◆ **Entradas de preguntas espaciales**
----

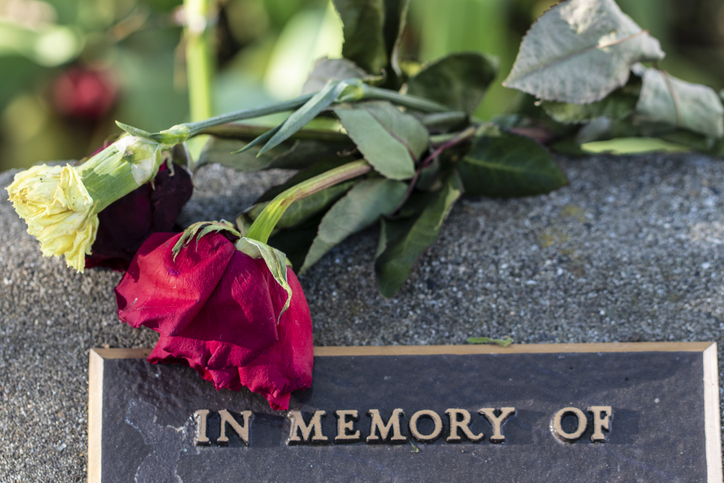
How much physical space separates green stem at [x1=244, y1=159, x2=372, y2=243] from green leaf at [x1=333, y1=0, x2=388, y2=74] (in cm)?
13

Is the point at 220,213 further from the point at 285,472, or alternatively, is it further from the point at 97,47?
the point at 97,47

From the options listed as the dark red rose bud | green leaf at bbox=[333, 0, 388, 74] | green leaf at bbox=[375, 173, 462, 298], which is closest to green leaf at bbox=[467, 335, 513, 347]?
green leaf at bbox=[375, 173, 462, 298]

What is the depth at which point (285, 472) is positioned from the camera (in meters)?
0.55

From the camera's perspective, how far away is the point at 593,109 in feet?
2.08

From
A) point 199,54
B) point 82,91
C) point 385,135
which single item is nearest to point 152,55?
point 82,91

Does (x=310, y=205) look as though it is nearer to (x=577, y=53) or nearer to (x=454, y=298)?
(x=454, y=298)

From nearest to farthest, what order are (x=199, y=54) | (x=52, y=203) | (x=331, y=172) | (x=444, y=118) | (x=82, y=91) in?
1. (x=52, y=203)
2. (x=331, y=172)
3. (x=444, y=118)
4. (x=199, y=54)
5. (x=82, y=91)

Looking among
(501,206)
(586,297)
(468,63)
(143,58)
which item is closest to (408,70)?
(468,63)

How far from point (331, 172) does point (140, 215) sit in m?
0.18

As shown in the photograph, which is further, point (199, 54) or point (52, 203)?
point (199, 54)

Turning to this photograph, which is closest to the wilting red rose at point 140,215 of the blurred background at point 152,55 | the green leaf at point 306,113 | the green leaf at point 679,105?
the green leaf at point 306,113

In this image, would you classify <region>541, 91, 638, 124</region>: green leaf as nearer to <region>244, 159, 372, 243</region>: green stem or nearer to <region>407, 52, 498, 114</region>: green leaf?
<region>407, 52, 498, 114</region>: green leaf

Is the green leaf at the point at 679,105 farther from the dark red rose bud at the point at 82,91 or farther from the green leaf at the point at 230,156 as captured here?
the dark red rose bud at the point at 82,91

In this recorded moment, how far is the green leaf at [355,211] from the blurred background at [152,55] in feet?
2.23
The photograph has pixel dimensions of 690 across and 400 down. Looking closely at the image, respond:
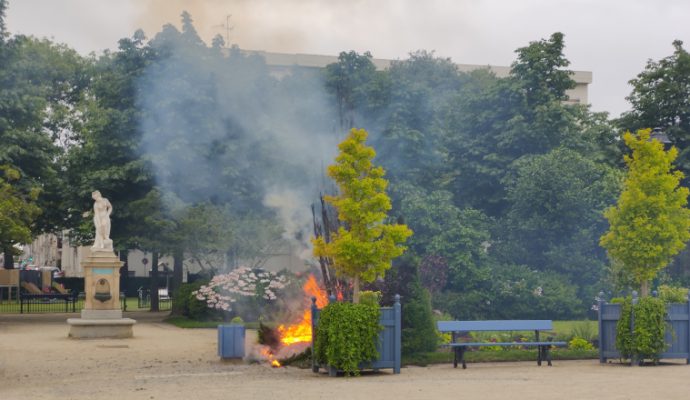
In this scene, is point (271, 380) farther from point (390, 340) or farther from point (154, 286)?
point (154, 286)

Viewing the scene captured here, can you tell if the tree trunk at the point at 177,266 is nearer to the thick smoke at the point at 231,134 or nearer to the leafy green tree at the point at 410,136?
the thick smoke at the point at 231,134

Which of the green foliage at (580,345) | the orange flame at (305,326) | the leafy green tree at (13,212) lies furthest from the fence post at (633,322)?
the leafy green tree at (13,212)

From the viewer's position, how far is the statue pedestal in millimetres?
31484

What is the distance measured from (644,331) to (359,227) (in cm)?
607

----

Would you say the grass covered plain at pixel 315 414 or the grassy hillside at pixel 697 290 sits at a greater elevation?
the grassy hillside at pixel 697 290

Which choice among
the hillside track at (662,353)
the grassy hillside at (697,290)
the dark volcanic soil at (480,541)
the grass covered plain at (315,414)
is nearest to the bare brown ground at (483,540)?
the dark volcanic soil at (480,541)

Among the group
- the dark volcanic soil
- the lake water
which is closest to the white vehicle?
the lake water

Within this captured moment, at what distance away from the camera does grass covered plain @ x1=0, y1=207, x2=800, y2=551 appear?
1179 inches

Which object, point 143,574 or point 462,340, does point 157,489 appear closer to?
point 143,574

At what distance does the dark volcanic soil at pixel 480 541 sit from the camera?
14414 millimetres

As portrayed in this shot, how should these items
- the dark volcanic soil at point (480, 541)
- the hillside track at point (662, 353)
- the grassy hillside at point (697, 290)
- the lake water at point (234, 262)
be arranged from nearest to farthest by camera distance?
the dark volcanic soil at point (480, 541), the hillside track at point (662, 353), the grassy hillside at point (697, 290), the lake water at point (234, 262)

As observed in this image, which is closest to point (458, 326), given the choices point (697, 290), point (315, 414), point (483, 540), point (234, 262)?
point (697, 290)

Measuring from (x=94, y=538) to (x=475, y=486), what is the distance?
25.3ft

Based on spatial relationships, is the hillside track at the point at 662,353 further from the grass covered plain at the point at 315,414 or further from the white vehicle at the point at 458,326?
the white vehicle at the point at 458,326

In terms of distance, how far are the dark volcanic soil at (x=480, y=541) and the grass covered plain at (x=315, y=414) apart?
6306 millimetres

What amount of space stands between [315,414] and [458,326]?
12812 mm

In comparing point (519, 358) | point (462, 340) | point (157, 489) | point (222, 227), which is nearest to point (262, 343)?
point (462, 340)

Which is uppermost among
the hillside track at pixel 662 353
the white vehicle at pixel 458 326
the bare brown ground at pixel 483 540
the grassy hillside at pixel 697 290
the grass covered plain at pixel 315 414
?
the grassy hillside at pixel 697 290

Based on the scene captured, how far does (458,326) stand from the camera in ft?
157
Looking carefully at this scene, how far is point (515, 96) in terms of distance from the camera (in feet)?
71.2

----

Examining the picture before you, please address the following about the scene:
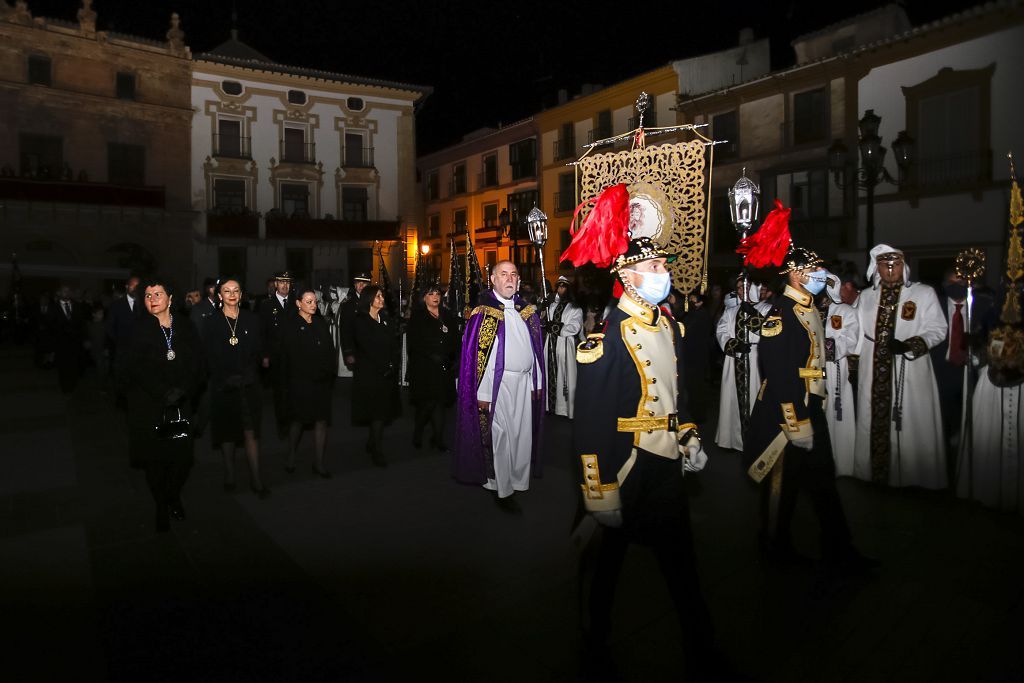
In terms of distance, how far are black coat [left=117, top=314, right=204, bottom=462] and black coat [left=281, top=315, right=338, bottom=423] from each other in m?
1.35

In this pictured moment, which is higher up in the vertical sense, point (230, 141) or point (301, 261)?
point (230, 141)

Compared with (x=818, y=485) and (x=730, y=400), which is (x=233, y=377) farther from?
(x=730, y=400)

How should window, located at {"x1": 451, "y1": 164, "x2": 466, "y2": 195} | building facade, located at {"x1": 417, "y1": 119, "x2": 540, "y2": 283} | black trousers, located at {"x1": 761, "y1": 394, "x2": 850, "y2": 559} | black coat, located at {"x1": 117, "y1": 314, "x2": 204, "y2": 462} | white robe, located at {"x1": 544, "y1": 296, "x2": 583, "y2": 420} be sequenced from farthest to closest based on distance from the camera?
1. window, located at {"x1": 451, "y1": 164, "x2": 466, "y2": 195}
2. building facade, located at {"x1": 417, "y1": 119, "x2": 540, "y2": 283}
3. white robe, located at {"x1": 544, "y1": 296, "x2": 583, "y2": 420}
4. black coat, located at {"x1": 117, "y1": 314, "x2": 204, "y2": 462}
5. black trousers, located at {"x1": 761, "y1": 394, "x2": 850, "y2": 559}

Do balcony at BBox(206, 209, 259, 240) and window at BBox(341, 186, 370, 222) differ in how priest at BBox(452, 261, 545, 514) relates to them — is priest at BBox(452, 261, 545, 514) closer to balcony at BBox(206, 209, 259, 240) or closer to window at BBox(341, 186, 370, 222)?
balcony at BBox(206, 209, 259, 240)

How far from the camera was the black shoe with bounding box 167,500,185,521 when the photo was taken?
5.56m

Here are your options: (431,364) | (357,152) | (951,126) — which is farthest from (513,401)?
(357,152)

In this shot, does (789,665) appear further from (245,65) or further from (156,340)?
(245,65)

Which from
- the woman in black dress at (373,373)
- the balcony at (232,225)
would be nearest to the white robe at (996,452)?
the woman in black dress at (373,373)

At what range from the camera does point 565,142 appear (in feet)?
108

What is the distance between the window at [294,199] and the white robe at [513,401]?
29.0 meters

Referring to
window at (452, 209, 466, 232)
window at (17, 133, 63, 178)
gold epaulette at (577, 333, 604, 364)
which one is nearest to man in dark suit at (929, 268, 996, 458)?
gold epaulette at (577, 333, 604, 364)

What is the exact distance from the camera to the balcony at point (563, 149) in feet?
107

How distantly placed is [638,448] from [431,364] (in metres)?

----

◆ **DESCRIPCIÓN DEL EJERCICIO**
¿Puedes editar las líneas que van desde la que contiene "Which choice among" hasta la que contiene "the dark volcanic soil at point (480, 541), the", ambas incluidas, cambiando "white vehicle" por "parked vehicle" sin tocar nada más?

◆ **EJERCICIO RESUELTO**
Which choice among
the hillside track at (662,353)
the grassy hillside at (697,290)
the dark volcanic soil at (480,541)
the grass covered plain at (315,414)
is nearest to the bare brown ground at (483,540)?
the dark volcanic soil at (480,541)

Among the group
- the dark volcanic soil
- the lake water
which is closest to the parked vehicle?
the lake water

Within this captured moment, at what distance away from the camera does grass covered plain @ x1=0, y1=207, x2=800, y2=551 appear?
1179 inches

Which object, point 143,574 or point 462,340, does point 157,489 appear closer to?
point 143,574

At what distance does the dark volcanic soil at pixel 480 541 sit from the camera?
14414 millimetres

As portrayed in this shot, how should these items
- the dark volcanic soil at point (480, 541)
- the hillside track at point (662, 353)
- the grassy hillside at point (697, 290)
- the lake water at point (234, 262)
be arranged from nearest to farthest by camera distance?
the dark volcanic soil at point (480, 541), the hillside track at point (662, 353), the grassy hillside at point (697, 290), the lake water at point (234, 262)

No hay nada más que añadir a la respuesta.